1. Bespoke Solutions

As structured products are all Over-the-Counter (OTC) products, meaning that they are highly customizable, allowing investors to tailor their investments to specific financial goals and risk profiles in a dynamic market given their current holdings. Clients can choose the optimal to trade from quotes offered by various issuers. Their consideration may include coupon rate, strike price, knock-in (KI) barrier, knock-out (KO) barrier, credit risk of the issuer, etc. This flexibility makes them suitable for a wide range of investment strategies.

An investor seeking exposure to emerging markets with capital protection can choose a structured product that offers participation in an emerging market index while ensuring that the initial investment is protected at maturity. This bespoke solution provides the desired exposure with a safety net.

2. Flexible Features

Investors can achieve various features within a single product, such as capital protection, enhanced returns, and income generation. This versatility makes structured products an attractive addition to diversified investment portfolios.

A structured product might offer both regular coupon payments and potential equity upside. An investor looking for income generation and growth potential can benefit from this dual feature, balancing their portfolio with stable income and the possibility of higher returns.

3. Innovative Strategies

By embedding options and other derivatives, structured products can offer unique investment opportunities that are not available through traditional financial instruments. This innovation can lead to enhanced returns and better risk management.

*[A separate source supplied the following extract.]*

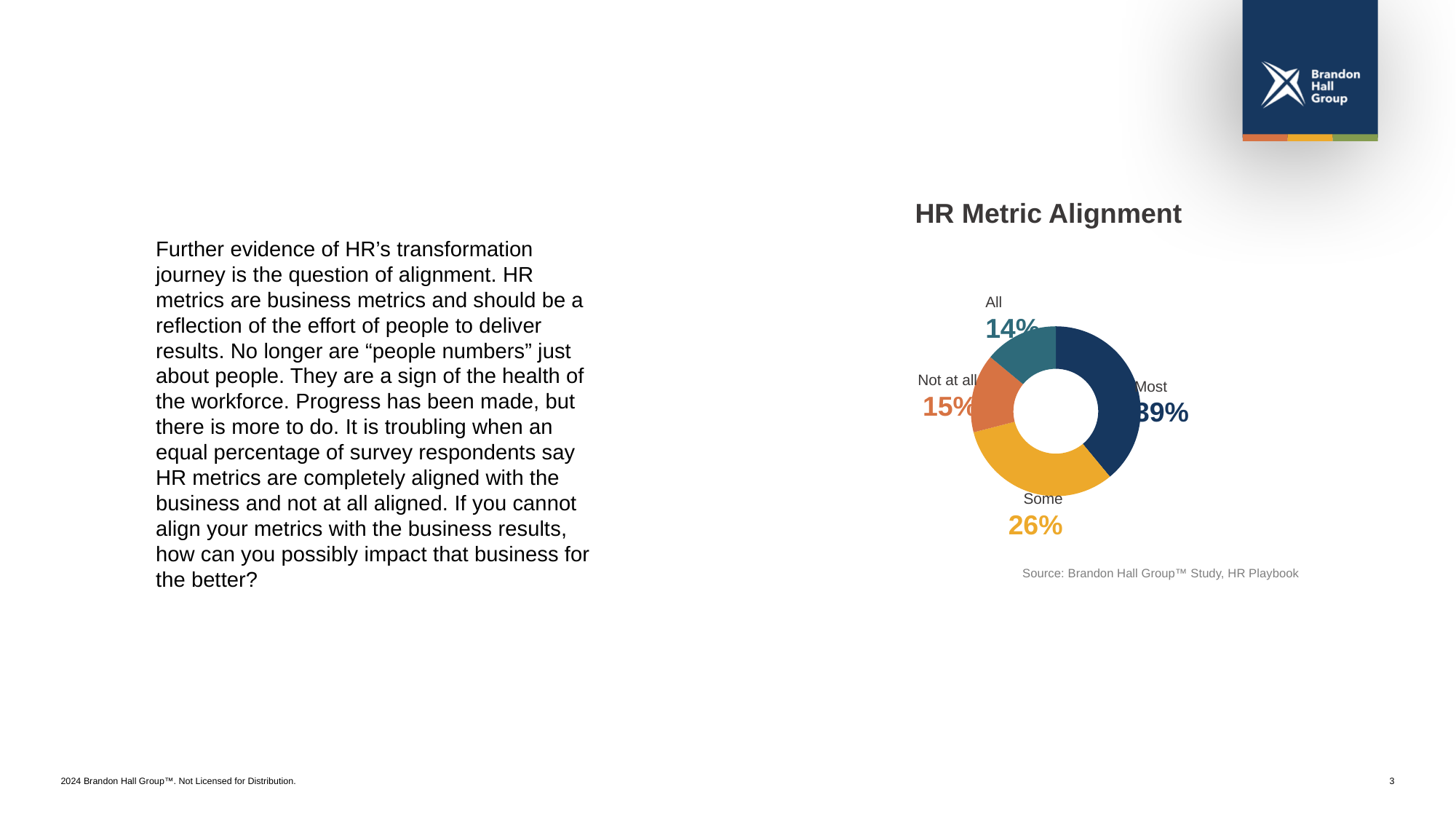
What is the title of the chart? HR Metric Alignment What percentage is shown for the "All" slice? 14% What is the difference in percentage points between "Some" and "Not at all"? 11 Which category has the smallest share of the pie? All What colour is the "Some" slice of the pie chart? Yellow/orange What percentage is shown for the "Not at all" slice? 15% What percentage is shown for the "Most" slice? 39% What percentage of respondents say HR metrics are "Some" aligned? 26% What type of chart is shown under the title "HR Metric Alignment"? Pie chart (donut) How many categories are shown in the pie chart? 4 Which category has the largest share of the pie? Most Which is larger, the share for "Some" or the share for "All"? Some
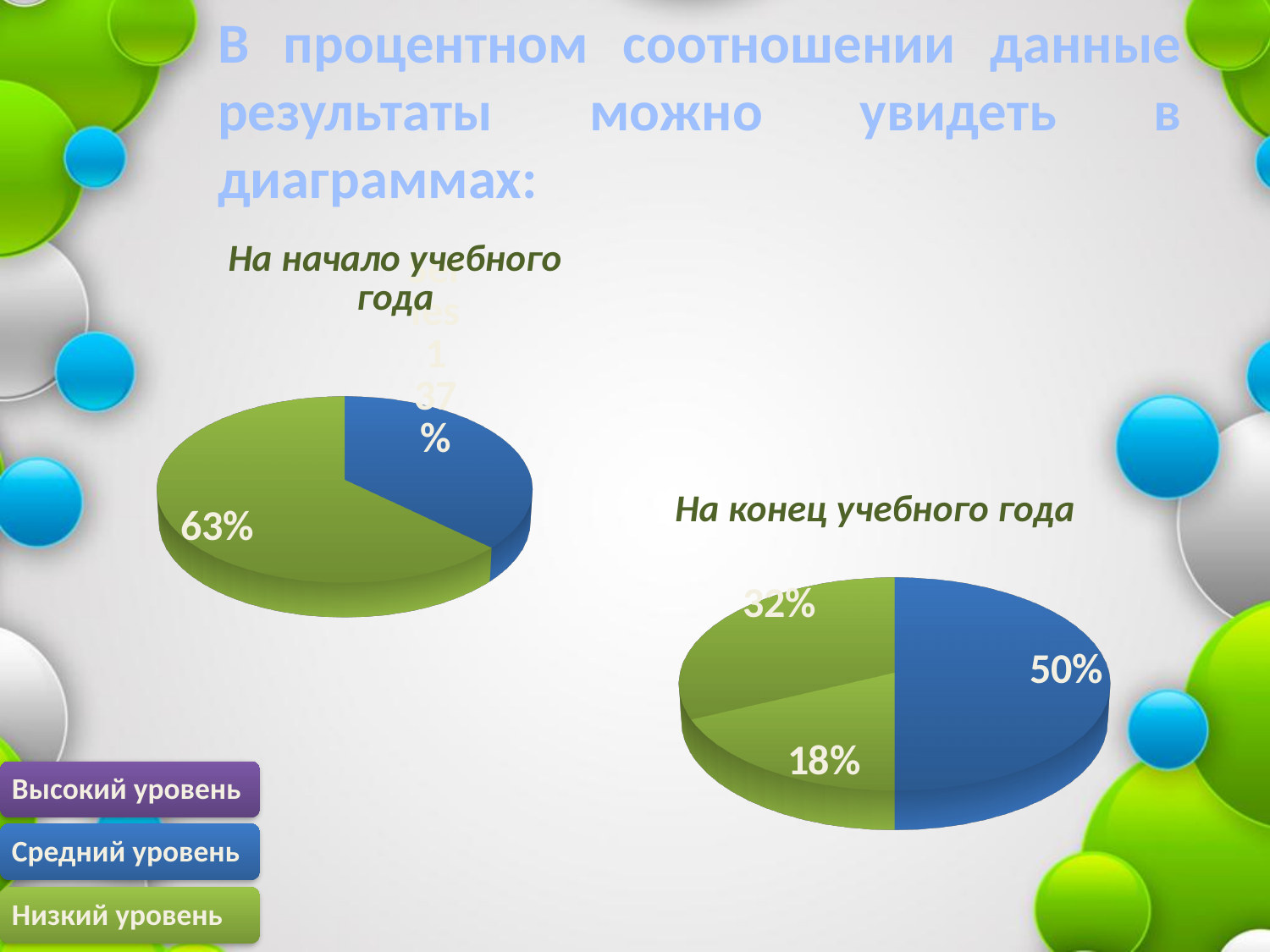
How many slices does the pie chart titled 'На начало учебного года' have? 2 In the pie chart titled 'На конец учебного года', what is the value of the smallest slice? 18% How many entries does the legend at the bottom left of the slide list? 3 In the pie chart titled 'На конец учебного года', what value is shown on the blue slice? 50% Which is larger: the green 63% slice in the 'На начало учебного года' chart or the blue 50% slice in the 'На конец учебного года' chart? The 63% slice in 'На начало учебного года' What is the title of the pie chart on the left side of the slide? На начало учебного года In the pie chart titled 'На конец учебного года', what is the value of the largest slice? 50% In the pie chart titled 'На конец учебного года', what is the difference between the 50% slice and the 18% slice? 32 percentage points In the pie chart titled 'На начало учебного года', what value is shown on the green slice? 63% How many slices does the pie chart titled 'На конец учебного года' have? 3 In the pie chart titled 'На конец учебного года', what is the difference between the 32% slice and the 18% slice? 14 percentage points What kind of charts are shown on the slide? Pie charts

For example, a product that provides leveraged exposure to a basket of commodities while capping potential losses offers a novel way to gain from commodity price movements. However, traditional investments in commodities may not provide the same level of risk management and return enhancement.

Cons

1. Illiquidity

One of the primary drawbacks of structured products is their lack of liquidity. Being OTC products whose features are all tailor-made, these instruments are often not traded on secondary markets, making it difficult for investors to exit their positions before maturity. This illiquidity can be a significant disadvantage, particularly in volatile market conditions.

For example, an investor holding a structured product linked to the performance of a tech stock may find it challenging to sell the product before maturity if market conditions change or personal circumstances require liquidity. The lack of a secondary market limits flexibility.

2. Time Frame Constrained

Structured products typically have fixed maturity dates, which can limit their flexibility. Investors must be prepared to hold these instruments until maturity to realize their full benefits. This time constraint can be challenging for those with shorter investment horizons or changing financial needs.

An investor who anticipates needing funds in three years might find it difficult to commit to a structured product with a five-year maturity. Any unexpected need for liquidity before the product matures could result in financial inconvenience or loss. In reality, KO barriers or Autocall features will be structured into the product to ensure faster exit as sales and traders on the sell side also want to close their position by shortening the product period to increase their turnover and manage risks.

Conclusion

Structured products offer a versatile and customizable approach to investing, making them suitable for various market conditions and investor profiles. However, potential investors must carefully consider the liquidity and time constraints associated with these instruments. By understanding these factors and leveraging the innovative features of structured products, investors can effectively incorporate them into their investment strategies, balancing risk and reward to achieve their financial objectives.